You can use an LM338 to provide 2A. Specs and schematics for constant current are similar to the LM317 except the LM338 is good for 5A.

Or two LM317s in parallel...

 

[OVNI]

Your first picture, as you probably know, is a (constant) voltage regulator. The second picture is a constant current source for a 1.8A supply. So far so good. Some notes:

1) At 1.8A the 0.68 ohm resistor is dissipating over 2W. Make sure the resistor power handling capability can handle it. You may want to use a heatsink or something like this.

2) According to DTR's website, at 1.8A the M140 runs at around 4.6V leaving a 0.4V margin. That may be enough but I suggest doing more research on the LD (or someone here might know). To test the driving capability, you could try breadboarding it using a dummy load (instead of your laser diode) consisting of 4 of the 1N5408 diodes in series.

3) At 1.8A the voltage drop across the 0.68 ohm resistor is ~1.2V. Therefore the regulator chip you select must be capable of delivering ~6V (4.6V+1.2V).

4) Per diachi's suggestion, using an LM338 instead of the NTE1934 means you only need the one circuit as shown in picture 2. From TI's spec, the headroom required appears to be >3V so with 6V needed at the output, a 9V input just makes it.

HTH

 

[WizardG]

LM350, rated for 3A.

 

[Cyparagon]

NTE1934 is a 5V regulator. Therefore the voltage between pins OUT and GND will be driven to 5V if possible. Not the 1.25V of an "adjustable" regulator. That means 7.35A of current.

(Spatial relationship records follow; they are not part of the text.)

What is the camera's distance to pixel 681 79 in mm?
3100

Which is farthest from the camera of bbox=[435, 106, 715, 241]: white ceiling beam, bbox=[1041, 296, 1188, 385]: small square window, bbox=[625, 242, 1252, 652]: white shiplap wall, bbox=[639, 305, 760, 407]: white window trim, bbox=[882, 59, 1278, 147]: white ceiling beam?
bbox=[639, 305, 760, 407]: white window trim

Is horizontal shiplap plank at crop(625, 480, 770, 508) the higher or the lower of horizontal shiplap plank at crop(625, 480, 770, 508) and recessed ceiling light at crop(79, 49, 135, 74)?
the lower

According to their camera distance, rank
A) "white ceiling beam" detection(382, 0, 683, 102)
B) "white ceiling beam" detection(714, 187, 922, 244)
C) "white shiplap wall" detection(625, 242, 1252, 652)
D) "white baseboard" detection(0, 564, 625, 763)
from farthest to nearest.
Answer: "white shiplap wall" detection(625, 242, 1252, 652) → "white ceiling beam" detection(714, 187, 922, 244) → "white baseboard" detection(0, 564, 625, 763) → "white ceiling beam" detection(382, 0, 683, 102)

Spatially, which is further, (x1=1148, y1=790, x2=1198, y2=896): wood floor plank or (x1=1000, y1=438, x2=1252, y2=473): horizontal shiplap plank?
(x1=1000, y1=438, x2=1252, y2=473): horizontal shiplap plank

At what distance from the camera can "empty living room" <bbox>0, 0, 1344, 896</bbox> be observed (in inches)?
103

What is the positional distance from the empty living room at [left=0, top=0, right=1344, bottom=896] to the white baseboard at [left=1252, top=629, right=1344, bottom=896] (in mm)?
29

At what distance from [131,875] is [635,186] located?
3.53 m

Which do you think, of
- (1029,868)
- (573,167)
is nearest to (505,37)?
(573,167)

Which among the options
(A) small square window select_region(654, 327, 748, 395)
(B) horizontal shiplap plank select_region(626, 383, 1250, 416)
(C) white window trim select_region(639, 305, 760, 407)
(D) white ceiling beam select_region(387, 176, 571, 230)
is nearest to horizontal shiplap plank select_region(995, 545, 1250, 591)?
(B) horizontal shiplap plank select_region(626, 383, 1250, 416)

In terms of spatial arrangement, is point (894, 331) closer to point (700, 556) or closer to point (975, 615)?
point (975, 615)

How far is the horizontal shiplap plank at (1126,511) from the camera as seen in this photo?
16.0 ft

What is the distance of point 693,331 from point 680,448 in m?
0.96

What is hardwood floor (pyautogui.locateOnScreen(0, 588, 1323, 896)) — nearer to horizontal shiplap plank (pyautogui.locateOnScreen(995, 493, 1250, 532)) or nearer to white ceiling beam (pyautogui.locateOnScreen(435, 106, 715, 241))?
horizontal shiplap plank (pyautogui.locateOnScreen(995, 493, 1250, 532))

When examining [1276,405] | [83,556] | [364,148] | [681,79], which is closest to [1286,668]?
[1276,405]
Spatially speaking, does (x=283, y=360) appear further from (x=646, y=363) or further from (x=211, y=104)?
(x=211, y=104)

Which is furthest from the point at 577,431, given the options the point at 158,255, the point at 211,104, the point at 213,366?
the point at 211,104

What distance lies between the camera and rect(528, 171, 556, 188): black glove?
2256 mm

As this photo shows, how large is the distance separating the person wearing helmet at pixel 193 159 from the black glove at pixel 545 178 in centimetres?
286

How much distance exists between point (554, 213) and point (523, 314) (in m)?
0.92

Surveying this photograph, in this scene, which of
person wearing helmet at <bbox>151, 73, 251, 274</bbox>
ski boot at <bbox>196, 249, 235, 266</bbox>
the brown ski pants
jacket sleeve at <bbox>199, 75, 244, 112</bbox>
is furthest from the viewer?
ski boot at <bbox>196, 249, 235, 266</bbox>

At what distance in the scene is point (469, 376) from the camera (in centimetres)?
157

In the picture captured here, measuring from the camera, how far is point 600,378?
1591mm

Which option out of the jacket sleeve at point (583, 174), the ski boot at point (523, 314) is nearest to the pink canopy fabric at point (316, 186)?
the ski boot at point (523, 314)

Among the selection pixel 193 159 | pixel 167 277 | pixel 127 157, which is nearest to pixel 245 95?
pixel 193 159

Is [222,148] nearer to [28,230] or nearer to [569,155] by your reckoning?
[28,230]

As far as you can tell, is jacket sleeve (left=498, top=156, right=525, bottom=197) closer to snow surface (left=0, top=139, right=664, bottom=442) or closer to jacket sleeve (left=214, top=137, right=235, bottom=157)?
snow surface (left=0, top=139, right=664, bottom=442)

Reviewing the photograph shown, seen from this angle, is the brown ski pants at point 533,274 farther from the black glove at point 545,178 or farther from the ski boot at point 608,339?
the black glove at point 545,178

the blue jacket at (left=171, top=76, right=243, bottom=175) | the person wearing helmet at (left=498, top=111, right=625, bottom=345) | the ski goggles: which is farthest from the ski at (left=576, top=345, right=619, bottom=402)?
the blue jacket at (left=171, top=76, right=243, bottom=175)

The over-current protection will kick in, and the regulator will shut down. The resistor will be dissipating 37W before it does.

In short, your choice of IC will not work. Get something with a 1.25V Vref.

 

[Cvmangia47]

Hey guys thanks a lot for all the responses , OVNI thanks for the detailed response that helped a lot. I decided to abandon the nte1934 and built 2 lm317t drivers in parallel set at 0.9A each giving me the desired 1.8A capability for the m140.

 

[Cvmangia47]

Your first picture, as you probably know, is a (constant) voltage regulator. The second picture is a constant current source for a 1.8A supply. So far so good. Some notes:

1) At 1.8A the 0.68 ohm resistor is dissipating over 2W. Make sure the resistor power handling capability can handle it. You may want to use a heatsink or something like this.

2) According to DTR's website, at 1.8A the M140 runs at around 4.6V leaving a 0.4V margin. That may be enough but I suggest doing more research on the LD (or someone here might know). To test the driving capability, you could try breadboarding it using a dummy load (instead of your laser diode) consisting of 4 of the 1N5408 diodes in series.

3) At 1.8A the voltage drop across the 0.68 ohm resistor is ~1.2V. Therefore the regulator chip you select must be capable of delivering ~6V (4.6V+1.2V).

4) Per diachi's suggestion, using an LM338 instead of the NTE1934 means you only need the one circuit as shown in picture 2. From TI's spec, the headroom required appears to be >3V so with 6V needed at the output, a 9V input just makes it.

HTH

In regards the 4 diodes in series will I need anything else to make a reliable dummy load ? Or will the 4 in series be sufficient ?

 

[diachi]

Hey guys thanks a lot for all the responses , OVNI thanks for the detailed response that helped a lot. I decided to abandon the nte1934 and built 2 lm317t drivers in parallel set at 0.9A each giving me the desired 1.8A capability for the m140.

Someone correct me if I'm wrong, but I don't think that's how LM317s in parallel work ... As far as my understanding goes you'd set it up the same as you would with one, with a resistor setting the current at 1.8A and then you'd add another LM317 in parallel with the existing one - no extra resistors or anything.

 

[Cyparagon]

OUT pins need to be isolated for them to share the current. Therefore, two set-point resistors are needed as well.

 

[OVNI]

NTE1934 is a 5V regulator. Therefore the voltage between pins OUT and GND will be driven to 5V if possible. Not the 1.25V of an "adjustable" regulator. That means 7.35A of current. The over-current protection will kick in, and the regulator will shut down. The resistor will be dissipating 37W before it does.

In short, your choice of IC will not work. Get something with a 1.25V Vref.

Good catch ... that's just :yabbem: to have missed.